Merci d'avance pour les réponses.


----------



## Petite-Belette

Bonjour,

Je ne sais pas quelle est l'usage au Québec, mais omettre l'article dans ces phrases me semble totalement incorrect. En France, on ne le ferait pas.


----------



## tilt

Il faut le devant docteur, qui s'écrit sans majuscule.

Mettre un article défini ou pas dépend du mot qui précède le nom propre.
On le met avant les noms de profession, de fonction, les titres de noblesse : le président X, le professeur Y.

Mais ça se complique avec les titres !
Certains sont employés comme les noms les professions, notamment les titres de noblesse : le docteur D., le chevalier C., le Duc W., la Duchesse Z.
Mais d'autres ne prennent pas d'article, et s'écrivent parfois avec une majuscule : Madame A., Monsieur B., Maître C., Monseigneur D., etc.

Il y a peut-être une règle pour différencier ces titres, mais je ne la connais pas.
J'espère que ça t'aidera quand même un peu.


----------



## bulle

Oui, c'est exactement ce que je pensais... on ne peut pas omettre l'article dans ces cas-là.
C'est assez énervant quand les québécois pensent que "leur" français est plus juste... mais bon, c'est un autre débat.

Merci pour les réponses.


----------



## Fred_C

bulle said:


> Oui, c'est exactement ce que je pensais... on ne peut pas omettre l'article dans ces cas-là.
> C'est assez énervant quand les québécois pensent que "leur" français est plus juste... mais bon, c'est un autre débat.
> 
> Merci pour les réponses.




Ce n'est pas le fait que ce soit des Québécois qui pensent leur français plus juste qui devrait vous énerver.
C'est le fait que quelqu'un pense être juste ce qui s'avère être une faute. (Qui que soit cette personne...)


----------



## TraDJP

bulle said:


> C'est assez énervant quand les québécois pensent que "leur" français est plus juste... mais bon, c'est un autre débat.



Et c'est faire preuve d'un jugement un peu sévère que de condamner une population entière pour l'ignorance d'un seul de ses représentants.


----------



## geostan

J'ai toujours suivi la règle que l'article est de rigueur devant un nom propre précédé d'un titre, exception faite pour un exemple comme le suivant où on s'adresse directement à la personne:

Docteur Doolittle, en quoi puis-je vous servir?


----------



## Anna-chonger

Parce que l'on appelle directement Docteur X, je ne crois pas qu'il faille un "le" :
_les horaires *de* Docteur X_ suffirait ?


----------



## LV4-26

En français, le mot _docteur_, comme les autres titres, est toujours précédé de l'article défini.
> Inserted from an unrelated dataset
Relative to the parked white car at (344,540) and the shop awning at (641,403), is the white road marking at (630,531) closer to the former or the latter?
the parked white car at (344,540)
Il n'y a qu'une seule exception : quand on s'adresse directement à la personne concernée, comme dans le premier des exemples suivants.

_Docteur Smith ? Puis-je vous parler une minute ?_
_Hier, j'ai rencontré *le* docteur Smith._
_*Le* docteur Smith est un médecin réputé._

Par conséquent, on parlera des horaires *du* (= de le) docteur Smith


----------



## Anna-chonger

Est-ce que la majuscule de "docteur" est exigée ?


----------



## LV4-26

Pas de majuscule quand on dit "le docteur Machin" ou "du docteur Chose".
Par contre, j'en mets une dans l'emploi vocatif.
_Dites-moi, Docteur Smith, savez-vous si...._


----------



## Loupsy

Dans le livre que je traduis, un personnage s’appelle “Dr. Franzen”. Chaque fois qu’on parle de lui, même quand lui-même se présente, on accole son titre. Je ne sais pas en quoi il a étudié, mais ce n’est pas un médecin. Mais c’est un personnage redoutable, et redouté, et le Dr. ajoute un peu au côté menaçant.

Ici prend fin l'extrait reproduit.